In the last two weeks of the year, we see two phenomenon: 1) most of Wall Street takes off and 2) those that do not pay little attention to what is going on.
But someone is always trying to take advantage of someone else's inattention, and I see a couple signs of that happening in two groups: regional banks and commodity stocks, particularly steel and iron ore.
Regional banks are ending 2014 on an up note. For the most part, regional banks have under-performed the S&P 500 and even their larger brethren. No regional bank has performed better than Wells Fargo's 22-percent gain in 2014, or even Bank of America's 16.4-percent gain. Most would be happy to have JPMorgan's 8-percent gain, or even Citigroup's 5.2-percent gain.
The SPDR Regional Banking ETF, a basket of regional bank stocks, is little changed on the year, but has recently been showing signs of life. It is up 3.8 percent in December, well outperforming the S&P 500, which is up less than 1 percent for the month.
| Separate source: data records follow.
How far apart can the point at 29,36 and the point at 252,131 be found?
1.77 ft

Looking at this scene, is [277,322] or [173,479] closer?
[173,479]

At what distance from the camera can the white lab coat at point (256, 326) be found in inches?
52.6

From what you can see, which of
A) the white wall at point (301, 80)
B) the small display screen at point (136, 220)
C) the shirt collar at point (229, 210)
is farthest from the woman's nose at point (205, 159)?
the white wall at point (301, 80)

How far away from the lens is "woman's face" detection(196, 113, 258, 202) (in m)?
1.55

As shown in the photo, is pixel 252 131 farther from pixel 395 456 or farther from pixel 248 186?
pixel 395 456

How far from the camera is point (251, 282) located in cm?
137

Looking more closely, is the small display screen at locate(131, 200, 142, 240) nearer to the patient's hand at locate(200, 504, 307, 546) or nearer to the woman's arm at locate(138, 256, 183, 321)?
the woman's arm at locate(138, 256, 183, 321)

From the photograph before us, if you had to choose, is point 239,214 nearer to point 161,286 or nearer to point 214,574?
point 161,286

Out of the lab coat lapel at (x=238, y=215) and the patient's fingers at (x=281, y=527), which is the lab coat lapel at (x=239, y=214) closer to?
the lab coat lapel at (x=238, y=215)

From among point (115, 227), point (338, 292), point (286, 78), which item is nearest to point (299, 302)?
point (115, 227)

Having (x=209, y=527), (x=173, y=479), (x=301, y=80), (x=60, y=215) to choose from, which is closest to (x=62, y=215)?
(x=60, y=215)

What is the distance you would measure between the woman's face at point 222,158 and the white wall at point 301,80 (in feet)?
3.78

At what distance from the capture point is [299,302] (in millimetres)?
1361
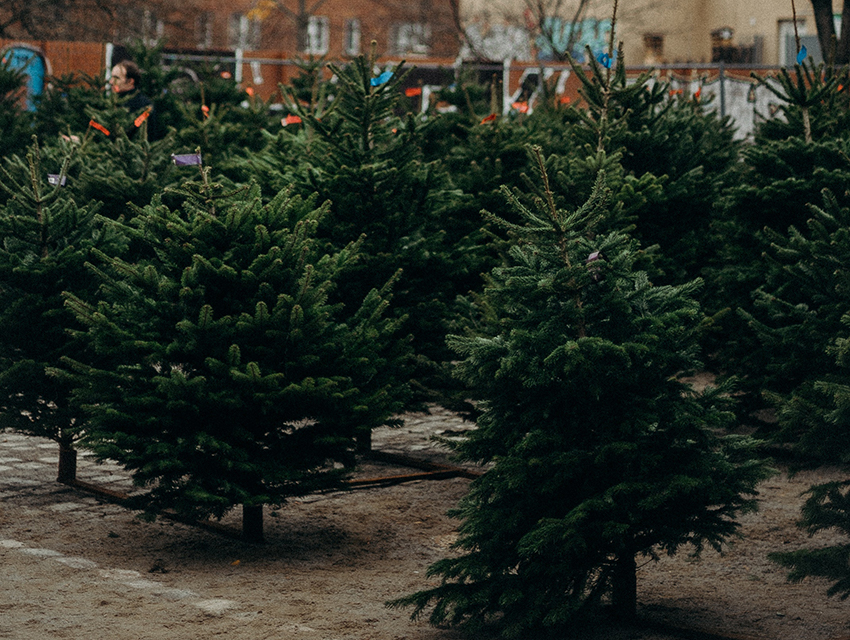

Regional Banks in December:
- SunTrust up 8.4%
- Regions Financial up 6.3%
- PNC up 5.7%
- Huntington Bancshares up 5.4%
- KeyCorp up 4.4%
Are they getting pricey? Big regionals like PNC, KeyCorp, and BB&T are trading at roughly 13 times forward earnings—not cheap but also nowhere near overvalued.
What's going on? This seems to be a play on: 1) an improving economy in 2015 (we have already seen signs that commercial and industrial loans are picking up) and 2) a steepening yield curve, which would improve bank profits, though that has not happened yet.
One potential headwind is regulatory scrutiny of M&A. The proposed merger of M&T Bank and Hudson City Bancorp has been delayed again due to regulatory issues. It is now scheduled to close on April 30. If this deal would have been approved this year, regional banks would have likely performed better.
As for commodity stocks, no group has been more beaten up, and I am not just referring to oil stocks. Steel steel and iron ore stocks are down 20 to 40 percent or more. But in the last few weeks there are again signs of a bottom. The thinking is that the stocks are starting to get attractive even with greatly reduced earnings. Freeport McMoran, for example, is trading at roughly 11 times forward earnings.
Several other stocks in this group have shown signs of life in the past couple weeks. Just this week a small group are outperforming:
If you think the global economy will sink further in 2015, you should certainly stay away from this group. But at least a few are betting that even a bottoming in the global outlook will benefit this group.